Goal of the exercise>
From the Navesink Formation passage:
(a) Who identified a transgressive lag deposit at the base of the Navesink at Big Brook?
(b) How thick is the transgressive sheet sand that Martino and Curran (1990) describe?
(c) Where do Miller et al. (1999) place the transgressive surface?

Excerpt>
::::::
The Navesink Formation has long been understood to be the transgressive interval in a sedimentary cycle that includes the overlying Red Bank and Tinton sands (e.g. Owens et al., 1968). Becker et. al. (1996) identified a transgressive lag deposit at the base of the Navesink at Big Brook and other localities and argued that this lag deposit represents a significant erosional unconformity. Miller et al. (1999) identify this lag as a major sequence boundary (Fig. 4). Unfortunately, the lag deposit is not exposed where it is easily accessible (it outcrops about a mile upstream from the Boundary Road bridge and is usually covered by slumping) and we will not be able to view it. Above this sequence boundary the Navesink Formation preserves deposits of the transgressive systems tract (TST). Martino and Curran (1990) describe two distinct lithofacies within the Navesink, a 0-4 meter transgressive sheet sand overlain by muddy, glauconite sand. Miller et al. (1999) describe one meter of clay-silt with reworked sand pods at the base of the Navesink (Fig. 4), which they interpret to be a deposit of the lowstand systems tract (LST). The difference between these two interpretations lies in the placement of the transgressive surface (TS) which represents the initial flooding of the shelf during sea level rise. Martino and Curran (1990) place the TS directly above the erosional lag at the sequence boundary, whereas Miller et al. (1999) place the TS about 1.5 meters higher in the section, above what they interpret to be a regressive lowstand tract deposit (Fig. 4).
::::::
Items>

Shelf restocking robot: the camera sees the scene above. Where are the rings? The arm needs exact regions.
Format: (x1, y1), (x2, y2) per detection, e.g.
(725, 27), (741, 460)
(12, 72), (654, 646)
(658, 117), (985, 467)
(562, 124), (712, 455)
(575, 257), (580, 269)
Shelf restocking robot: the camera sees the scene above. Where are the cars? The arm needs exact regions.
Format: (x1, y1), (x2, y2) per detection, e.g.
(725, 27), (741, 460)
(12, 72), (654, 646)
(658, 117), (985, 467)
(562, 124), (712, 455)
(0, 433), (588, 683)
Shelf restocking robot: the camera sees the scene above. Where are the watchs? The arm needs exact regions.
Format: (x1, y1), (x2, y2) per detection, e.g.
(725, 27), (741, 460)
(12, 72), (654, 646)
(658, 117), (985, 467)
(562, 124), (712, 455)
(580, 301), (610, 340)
::::::
Answer to this problem>
(a) Becker et al. (1996).
(b) 0-4 meters.
(c) About 1.5 meters higher in the section, above what they interpret to be a regressive lowstand tract deposit.